At Penrhyn we added kestrel, shoveler, meadow pipit and rook.

The site is well known for Cetti’s warbler but it was not found on the day.

Our first stop on Friday was at Beddmanarch Bay/Penrhos Coastal Park and the tide was well out so there was plenty of mud for the usual waders such as oystercatcher and other seabirds such as black-headed, lesser black- backed and herring gulls.

On the water were great crested grebe and mallard.

Common terns were observed flying around and over the causeway.

We moved on to Holyhead Harbour where we found several black guillemots, showing their distinctive white wing patches, and a few shags.

At the Breakwater Country Park we came across chough with their fiery red beaks and legs and had excellent views of peregrine and raven in one of the quarries.

We continued around the coast to visit the RSPB Reserve at South Stacks.

From the cliff path near Ellin’s Tower we could see below us on a very calm and blue sea several rafts of guillemot and razorbill, with occasional glimpses of puffin (only four reported).

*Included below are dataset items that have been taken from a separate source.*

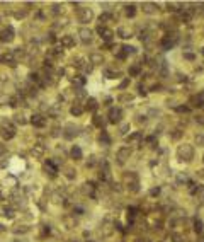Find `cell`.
Segmentation results:
<instances>
[{
	"label": "cell",
	"instance_id": "obj_1",
	"mask_svg": "<svg viewBox=\"0 0 204 242\" xmlns=\"http://www.w3.org/2000/svg\"><path fill=\"white\" fill-rule=\"evenodd\" d=\"M177 155L180 160H185V162H191L192 157H194V149H192L191 145H187V143H184V145H180L177 149Z\"/></svg>",
	"mask_w": 204,
	"mask_h": 242
},
{
	"label": "cell",
	"instance_id": "obj_2",
	"mask_svg": "<svg viewBox=\"0 0 204 242\" xmlns=\"http://www.w3.org/2000/svg\"><path fill=\"white\" fill-rule=\"evenodd\" d=\"M0 135L3 136L5 140H12L14 136H16V128H14V125L10 121H2V128H0Z\"/></svg>",
	"mask_w": 204,
	"mask_h": 242
},
{
	"label": "cell",
	"instance_id": "obj_3",
	"mask_svg": "<svg viewBox=\"0 0 204 242\" xmlns=\"http://www.w3.org/2000/svg\"><path fill=\"white\" fill-rule=\"evenodd\" d=\"M92 17H94V12L90 9H78V21L80 22H90L92 21Z\"/></svg>",
	"mask_w": 204,
	"mask_h": 242
},
{
	"label": "cell",
	"instance_id": "obj_4",
	"mask_svg": "<svg viewBox=\"0 0 204 242\" xmlns=\"http://www.w3.org/2000/svg\"><path fill=\"white\" fill-rule=\"evenodd\" d=\"M121 116H123V111L119 107H111V111H109V123L116 125V123L121 121Z\"/></svg>",
	"mask_w": 204,
	"mask_h": 242
},
{
	"label": "cell",
	"instance_id": "obj_5",
	"mask_svg": "<svg viewBox=\"0 0 204 242\" xmlns=\"http://www.w3.org/2000/svg\"><path fill=\"white\" fill-rule=\"evenodd\" d=\"M14 39V29L12 27H5L0 31V43H10Z\"/></svg>",
	"mask_w": 204,
	"mask_h": 242
},
{
	"label": "cell",
	"instance_id": "obj_6",
	"mask_svg": "<svg viewBox=\"0 0 204 242\" xmlns=\"http://www.w3.org/2000/svg\"><path fill=\"white\" fill-rule=\"evenodd\" d=\"M97 32L102 36V39H104V41H111L112 36H114V32L109 29V27H104V26H99V27H97Z\"/></svg>",
	"mask_w": 204,
	"mask_h": 242
},
{
	"label": "cell",
	"instance_id": "obj_7",
	"mask_svg": "<svg viewBox=\"0 0 204 242\" xmlns=\"http://www.w3.org/2000/svg\"><path fill=\"white\" fill-rule=\"evenodd\" d=\"M31 123L36 126V128H44V126H46V120L41 116V114H32Z\"/></svg>",
	"mask_w": 204,
	"mask_h": 242
},
{
	"label": "cell",
	"instance_id": "obj_8",
	"mask_svg": "<svg viewBox=\"0 0 204 242\" xmlns=\"http://www.w3.org/2000/svg\"><path fill=\"white\" fill-rule=\"evenodd\" d=\"M61 46H63V48H73L75 46V38L70 36V34L61 36Z\"/></svg>",
	"mask_w": 204,
	"mask_h": 242
},
{
	"label": "cell",
	"instance_id": "obj_9",
	"mask_svg": "<svg viewBox=\"0 0 204 242\" xmlns=\"http://www.w3.org/2000/svg\"><path fill=\"white\" fill-rule=\"evenodd\" d=\"M78 36L83 43H89L90 39H92V31L87 29V27H82V29H78Z\"/></svg>",
	"mask_w": 204,
	"mask_h": 242
},
{
	"label": "cell",
	"instance_id": "obj_10",
	"mask_svg": "<svg viewBox=\"0 0 204 242\" xmlns=\"http://www.w3.org/2000/svg\"><path fill=\"white\" fill-rule=\"evenodd\" d=\"M76 133H78V131H76L75 125H67V126H65V133H63L65 138L70 140V138H73V136H76Z\"/></svg>",
	"mask_w": 204,
	"mask_h": 242
},
{
	"label": "cell",
	"instance_id": "obj_11",
	"mask_svg": "<svg viewBox=\"0 0 204 242\" xmlns=\"http://www.w3.org/2000/svg\"><path fill=\"white\" fill-rule=\"evenodd\" d=\"M129 155H131V149L129 147H121V149L118 150V157H119V160H126V159H129Z\"/></svg>",
	"mask_w": 204,
	"mask_h": 242
},
{
	"label": "cell",
	"instance_id": "obj_12",
	"mask_svg": "<svg viewBox=\"0 0 204 242\" xmlns=\"http://www.w3.org/2000/svg\"><path fill=\"white\" fill-rule=\"evenodd\" d=\"M44 145L43 143H36L34 147H32V150H31V154L34 155V157H43V154H44Z\"/></svg>",
	"mask_w": 204,
	"mask_h": 242
},
{
	"label": "cell",
	"instance_id": "obj_13",
	"mask_svg": "<svg viewBox=\"0 0 204 242\" xmlns=\"http://www.w3.org/2000/svg\"><path fill=\"white\" fill-rule=\"evenodd\" d=\"M89 60H90V63H92V65H99V63L104 61V56H102L100 53H92V55L89 56Z\"/></svg>",
	"mask_w": 204,
	"mask_h": 242
},
{
	"label": "cell",
	"instance_id": "obj_14",
	"mask_svg": "<svg viewBox=\"0 0 204 242\" xmlns=\"http://www.w3.org/2000/svg\"><path fill=\"white\" fill-rule=\"evenodd\" d=\"M174 45H175V39H170V36H167V38L162 39V48L163 50H170Z\"/></svg>",
	"mask_w": 204,
	"mask_h": 242
},
{
	"label": "cell",
	"instance_id": "obj_15",
	"mask_svg": "<svg viewBox=\"0 0 204 242\" xmlns=\"http://www.w3.org/2000/svg\"><path fill=\"white\" fill-rule=\"evenodd\" d=\"M85 109H87V111H95V109H97V101L94 99V97H89V99H87Z\"/></svg>",
	"mask_w": 204,
	"mask_h": 242
},
{
	"label": "cell",
	"instance_id": "obj_16",
	"mask_svg": "<svg viewBox=\"0 0 204 242\" xmlns=\"http://www.w3.org/2000/svg\"><path fill=\"white\" fill-rule=\"evenodd\" d=\"M72 157H73L75 160H80V159H82V149H80V147H73V149H72Z\"/></svg>",
	"mask_w": 204,
	"mask_h": 242
},
{
	"label": "cell",
	"instance_id": "obj_17",
	"mask_svg": "<svg viewBox=\"0 0 204 242\" xmlns=\"http://www.w3.org/2000/svg\"><path fill=\"white\" fill-rule=\"evenodd\" d=\"M70 113L73 114V116H80V114L83 113V107H82V106H78V104H75V106H72Z\"/></svg>",
	"mask_w": 204,
	"mask_h": 242
},
{
	"label": "cell",
	"instance_id": "obj_18",
	"mask_svg": "<svg viewBox=\"0 0 204 242\" xmlns=\"http://www.w3.org/2000/svg\"><path fill=\"white\" fill-rule=\"evenodd\" d=\"M141 138H143V133H141V131H136V133H133V135H129L128 142H140Z\"/></svg>",
	"mask_w": 204,
	"mask_h": 242
},
{
	"label": "cell",
	"instance_id": "obj_19",
	"mask_svg": "<svg viewBox=\"0 0 204 242\" xmlns=\"http://www.w3.org/2000/svg\"><path fill=\"white\" fill-rule=\"evenodd\" d=\"M134 14H136V7L131 3V5H128L126 7V16L128 17H134Z\"/></svg>",
	"mask_w": 204,
	"mask_h": 242
},
{
	"label": "cell",
	"instance_id": "obj_20",
	"mask_svg": "<svg viewBox=\"0 0 204 242\" xmlns=\"http://www.w3.org/2000/svg\"><path fill=\"white\" fill-rule=\"evenodd\" d=\"M202 97L201 96H196V97H192V99H191V102H192V106H197V107H201L202 106Z\"/></svg>",
	"mask_w": 204,
	"mask_h": 242
},
{
	"label": "cell",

Kittiwake and fulmar were also seen gliding effortlessly from their roosting positions on the cliff faces.

On the ground among the maritime heath we had good views of stonechat, meadow pipit, rock pipit and linnet.

A lone wheatear was also spotted on the ground feeding young nearby while in the sky swallows were performing their usual acrobatics.

Further out to sea gannets and sandwich tern were seen passing.

On Saturday the party headed north to Carmel Head and we watched sand martins fly in and out of their nest holes made in a sandy embankment.

A pair of red-breasted mergansers came close to the rocks in the inlet where we were and a Manx shearwater was spotted passing a headland.

A grey seal kept bobbing up to the surface to have a good look at us but kept its distance.

After a short time here we moved onto Cemlyn Bay to visit the reserve incorporating the beach lagoon.

On the lagoon were a few mallard, shelduck and a single ringed plover was spotted in the car park.

Turnstone and oystercatchers were on the shore and again Manx shearwaters could be seen out to sea.

As we approached the reserve along the beach we could hear the calls of the birds in the tern colony.

As there was a strong off-shore wind it was difficult to determine which species of terns were present so we abandoned the beach and set off for our last port.

We arrived at the Dingle and this compact woodland is watered by the river Cefni.

Among the woodland species we saw were blackbird, wren, robin, dunnock, goldcrest, treecreeper, jay, whitethroat, great-spotted woodpecker, blue and great tit.

A sparrowhawk was briefly glimpsed over the trees in the car park.

On the Sunday we returned to Cemlyn Bay and as the wind had calmed down we were able to identify sandwich, arctic and common tern on the colony.

From there we proceeded to Aberffraw for a quick stop to have a look at the plants and butterflies among the dunes.

Our final stop was at Maltraeth to overlook the cob pool, a favourite spot for the artist Charles Tunnicliffe, and the Cefni estuary.

The tide was well out and the waders were absent apart from an egret and several mute swan.

Overall a very successful weekend which was enjoyed by all of the party and which produced 91 species.